Euro-area finance ministers on March 13 signed off on a second Greek bailout, clearing the way for the first payment from the 130 billion-euro ($171 billion) package to be made this month. The agreement caps months of grueling negotiations that sparked concerns that the nation may default, eroding the value of the euro against other currencies.
The SNB spent 17.8 billion francs ($19.4 billion) in 2011 to stem what it called the currency’s “massive overvaluation.” That compares with 144 billion francs it used in the previous year to buy currencies, a policy that sparked a record loss. The Swiss government is set to confirm next month whether it will appoint Jordan as chairman.

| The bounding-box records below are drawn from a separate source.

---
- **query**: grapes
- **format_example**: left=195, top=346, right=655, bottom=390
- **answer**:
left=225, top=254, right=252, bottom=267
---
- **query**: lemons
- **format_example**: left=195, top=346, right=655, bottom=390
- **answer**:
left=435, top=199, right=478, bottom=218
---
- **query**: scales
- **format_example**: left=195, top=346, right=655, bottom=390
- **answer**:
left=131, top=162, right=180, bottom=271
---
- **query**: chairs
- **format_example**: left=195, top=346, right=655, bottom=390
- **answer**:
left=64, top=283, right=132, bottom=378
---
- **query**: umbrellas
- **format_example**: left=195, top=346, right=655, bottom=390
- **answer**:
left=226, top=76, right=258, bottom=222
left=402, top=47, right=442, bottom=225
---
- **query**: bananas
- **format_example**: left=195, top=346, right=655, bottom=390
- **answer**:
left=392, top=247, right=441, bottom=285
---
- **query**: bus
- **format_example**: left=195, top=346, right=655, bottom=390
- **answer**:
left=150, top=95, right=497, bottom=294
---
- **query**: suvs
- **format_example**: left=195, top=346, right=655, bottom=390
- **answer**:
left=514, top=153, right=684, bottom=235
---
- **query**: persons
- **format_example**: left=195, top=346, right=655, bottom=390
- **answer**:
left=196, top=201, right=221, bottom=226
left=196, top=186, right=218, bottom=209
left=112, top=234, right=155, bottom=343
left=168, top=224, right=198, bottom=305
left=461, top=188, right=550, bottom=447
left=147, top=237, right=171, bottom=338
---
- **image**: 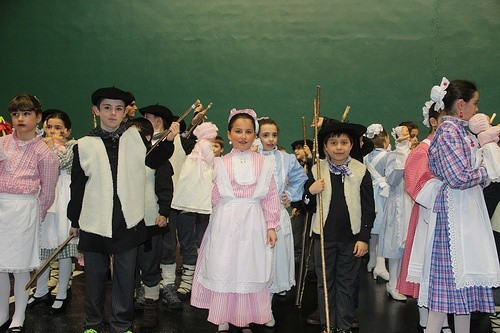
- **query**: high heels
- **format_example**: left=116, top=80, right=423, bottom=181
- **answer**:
left=6, top=308, right=35, bottom=333
left=440, top=326, right=455, bottom=333
left=27, top=291, right=51, bottom=307
left=385, top=281, right=408, bottom=301
left=418, top=323, right=427, bottom=333
left=48, top=296, right=69, bottom=313
left=0, top=318, right=11, bottom=333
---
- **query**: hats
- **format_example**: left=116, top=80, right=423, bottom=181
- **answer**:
left=138, top=105, right=174, bottom=124
left=91, top=86, right=134, bottom=107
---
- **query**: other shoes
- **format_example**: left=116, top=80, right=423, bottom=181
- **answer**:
left=307, top=309, right=320, bottom=325
left=140, top=298, right=160, bottom=309
left=161, top=285, right=183, bottom=310
left=218, top=322, right=229, bottom=331
left=265, top=314, right=275, bottom=327
left=82, top=326, right=102, bottom=333
left=121, top=327, right=135, bottom=333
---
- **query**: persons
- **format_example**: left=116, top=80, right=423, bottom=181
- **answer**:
left=20, top=109, right=79, bottom=316
left=0, top=93, right=59, bottom=333
left=66, top=78, right=500, bottom=333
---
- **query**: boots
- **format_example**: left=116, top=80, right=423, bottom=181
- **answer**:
left=48, top=261, right=60, bottom=289
left=373, top=246, right=389, bottom=280
left=51, top=262, right=76, bottom=296
left=367, top=238, right=377, bottom=272
left=177, top=264, right=196, bottom=295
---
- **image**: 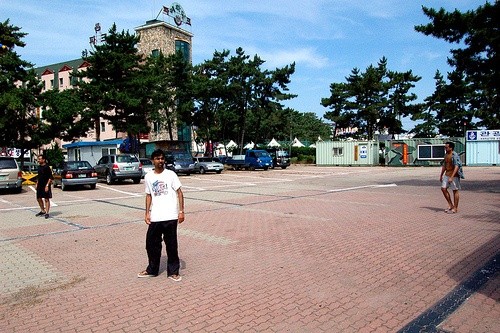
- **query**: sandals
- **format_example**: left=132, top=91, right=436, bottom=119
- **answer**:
left=444, top=207, right=451, bottom=212
left=169, top=274, right=182, bottom=282
left=447, top=209, right=455, bottom=214
left=137, top=271, right=155, bottom=277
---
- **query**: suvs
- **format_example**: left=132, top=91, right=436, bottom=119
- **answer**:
left=164, top=151, right=195, bottom=175
left=92, top=154, right=143, bottom=185
left=0, top=156, right=23, bottom=189
left=268, top=150, right=291, bottom=169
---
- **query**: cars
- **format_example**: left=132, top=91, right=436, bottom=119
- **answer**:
left=52, top=161, right=99, bottom=191
left=193, top=157, right=224, bottom=174
left=139, top=158, right=155, bottom=179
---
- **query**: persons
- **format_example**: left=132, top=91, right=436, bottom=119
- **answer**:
left=36, top=154, right=53, bottom=219
left=137, top=149, right=185, bottom=281
left=439, top=142, right=462, bottom=214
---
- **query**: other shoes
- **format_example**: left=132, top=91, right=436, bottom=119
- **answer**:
left=35, top=211, right=46, bottom=216
left=45, top=214, right=49, bottom=219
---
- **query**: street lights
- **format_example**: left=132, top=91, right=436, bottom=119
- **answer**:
left=427, top=101, right=441, bottom=138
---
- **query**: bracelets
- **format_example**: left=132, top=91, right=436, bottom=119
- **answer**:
left=46, top=183, right=49, bottom=187
left=179, top=211, right=184, bottom=214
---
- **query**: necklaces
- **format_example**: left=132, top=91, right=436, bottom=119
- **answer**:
left=381, top=147, right=386, bottom=167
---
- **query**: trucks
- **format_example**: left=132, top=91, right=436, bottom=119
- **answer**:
left=226, top=149, right=273, bottom=172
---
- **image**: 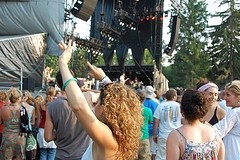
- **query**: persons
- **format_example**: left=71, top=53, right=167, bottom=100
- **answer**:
left=196, top=80, right=240, bottom=160
left=119, top=73, right=188, bottom=160
left=57, top=38, right=143, bottom=160
left=0, top=65, right=96, bottom=160
left=165, top=90, right=225, bottom=160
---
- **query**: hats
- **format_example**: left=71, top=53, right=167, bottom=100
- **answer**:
left=142, top=86, right=157, bottom=100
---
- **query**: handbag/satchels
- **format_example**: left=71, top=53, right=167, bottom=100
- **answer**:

Even after the introduction of the cap, the Swiss currency is still about 6 percent stronger against the euro than it was a year ago, highlighting the risk of deflation as costs of imported goods drop. The price of foreign goods fell 3.4 percent in February from a year ago.
The Swiss government said today it expects the economy will expand 0.8 percent this year instead of a previously projected 0.5 percent. It forecast the economy will grow 1.8 percent in 2013. The slowdown of exports is “less marked than feared some months ago” and economic growth should gradually strengthen this year with no risk of a recession, it said.
The SNB’s growth forecast for 2012 “is certainly in the higher range of what seems achievable,” said Julien Manceaux, an economist at ING Group in Brussels. “All in all, any rate change should not be expected before mid-2013, and given both the European situation and the weakened SNB Governing Board, no change is to be expected in the current floor policy.”